Thread overview
What are the best available D (not C) File input/output options?
Nov 02
Sergey
November 03
I've ported a small script from C to D. The original C version takes roughly 6.5 minutes to parse a 12G file while the port originally took about 48 minutes. My naïve attempt to improve the situation pushed it over an hour and 15 minutes. However, replacing std.stdio:File with core.stdc.stdio:FILE* and changing my output code in this latest version from:

	outputFile.writefln("%c\t%u\t%u\t%d.%09u\t%c", ...)

to
	fprintf(outputFile, "%c,%u,%u,%llu.%09llu,%c\n", ...)

reduced the processing time to roughly 7.5 minutes. Why is File.writefln() so appallingly slow? Is there a better D alternative?

I tried std.io but write() only outputs ubyte[] while I'm trying to output text so I abandoned idea early. Now that I've got the program execution time within an acceptable range, I tried replacing core.stdc.fread() with std.io.read() but that increased the time to 24 minutes. Now I'm starting to think there is something seriously wrong with my understanding of how to use D correctly because there's no way D's input/output capabilities can suck so bad in comparison to C's.
November 02
On Thursday, 2 November 2023 at 15:46:23 UTC, confuzzled wrote:
> I've ported a small script from C to D. The original C version takes roughly 6.5 minutes to parse a 12G file while the port originally took about 48 minutes. My naïve attempt to improve the situation pushed it over an hour and 15 minutes. However, replacing std.stdio:File with core.stdc.stdio:FILE* and changing my output code in this latest version from:
>
> 	outputFile.writefln("%c\t%u\t%u\t%d.%09u\t%c", ...)
>
> to
> 	fprintf(outputFile, "%c,%u,%u,%llu.%09llu,%c\n", ...)
>
> reduced the processing time to roughly 7.5 minutes. Why is File.writefln() so appallingly slow? Is there a better D alternative?

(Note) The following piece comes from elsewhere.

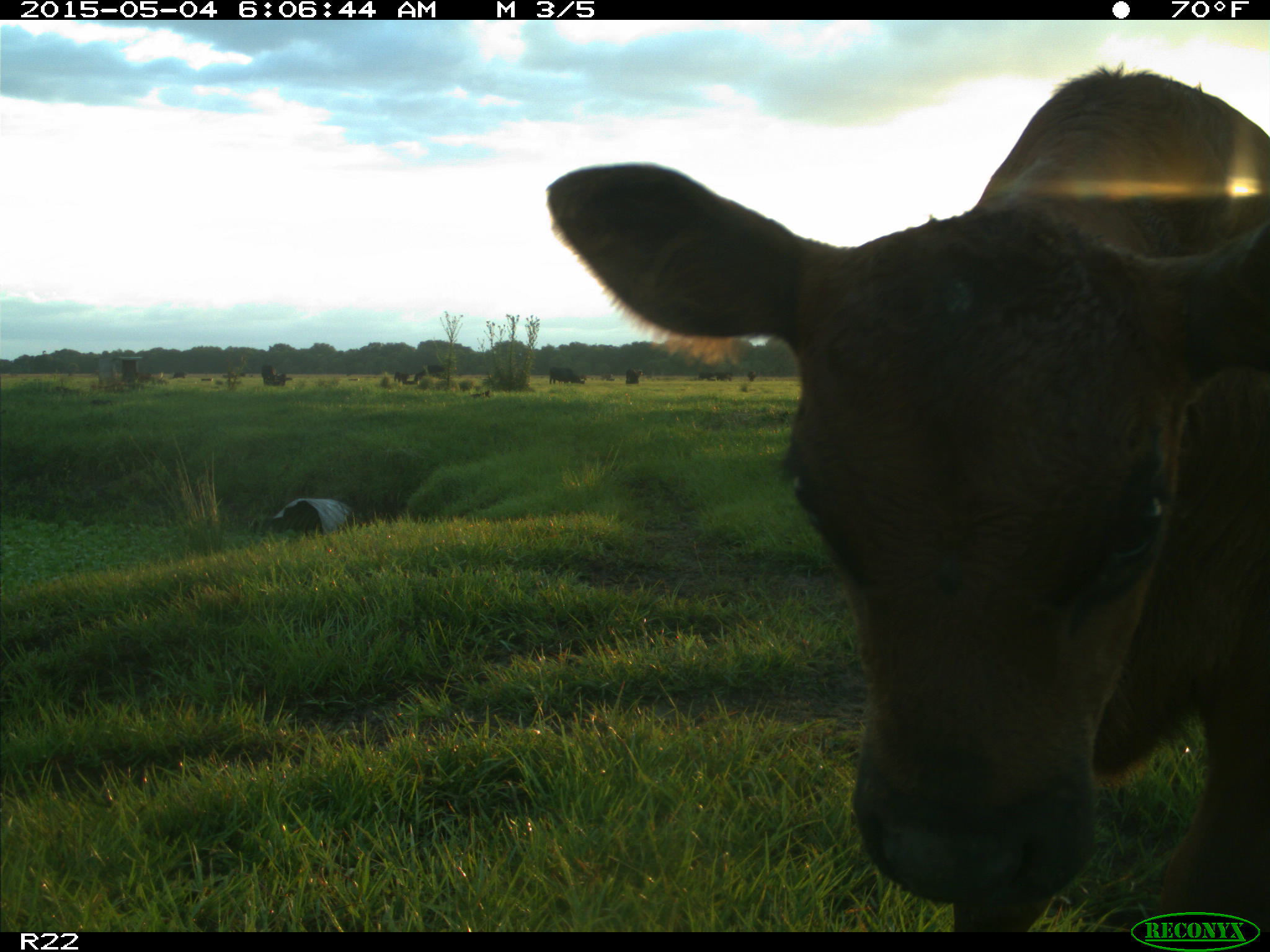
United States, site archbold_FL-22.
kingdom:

First, strace your program. The slowest thing about I/O is the syscall itself. If the D program does more syscalls, it's going to be slower almost no matter what else is going on. Both D and C are using libc to buffer I/O to reduce syscalls, but you might be defeating that by constantly flushing the buffer.

>
> I tried std.io but write() only outputs ubyte[] while I'm trying to output text so I abandoned idea early.

string -> immutable(ubyte)[]: alias with std.string.representation(st)

'alias' meaning, this doesn't allocate. If gives you a byte slice of the same memory the string is using.

You'd still need to do the formatting, before writing.

> Now that I've got the program execution time within an acceptable range, I tried replacing core.stdc.fread() with std.io.read() but that increased the time to 24 minutes. Now I'm starting to think there is something seriously wrong with my understanding of how to use D correctly because there's no way D's input/output capabilities can suck so bad in comparison to C's.


November 02

On Thursday, 2 November 2023 at 15:46:23 UTC, confuzzled wrote:

>

I tried std.io but write() only outputs ubyte[] while I'm trying to output text so I abandoned idea early.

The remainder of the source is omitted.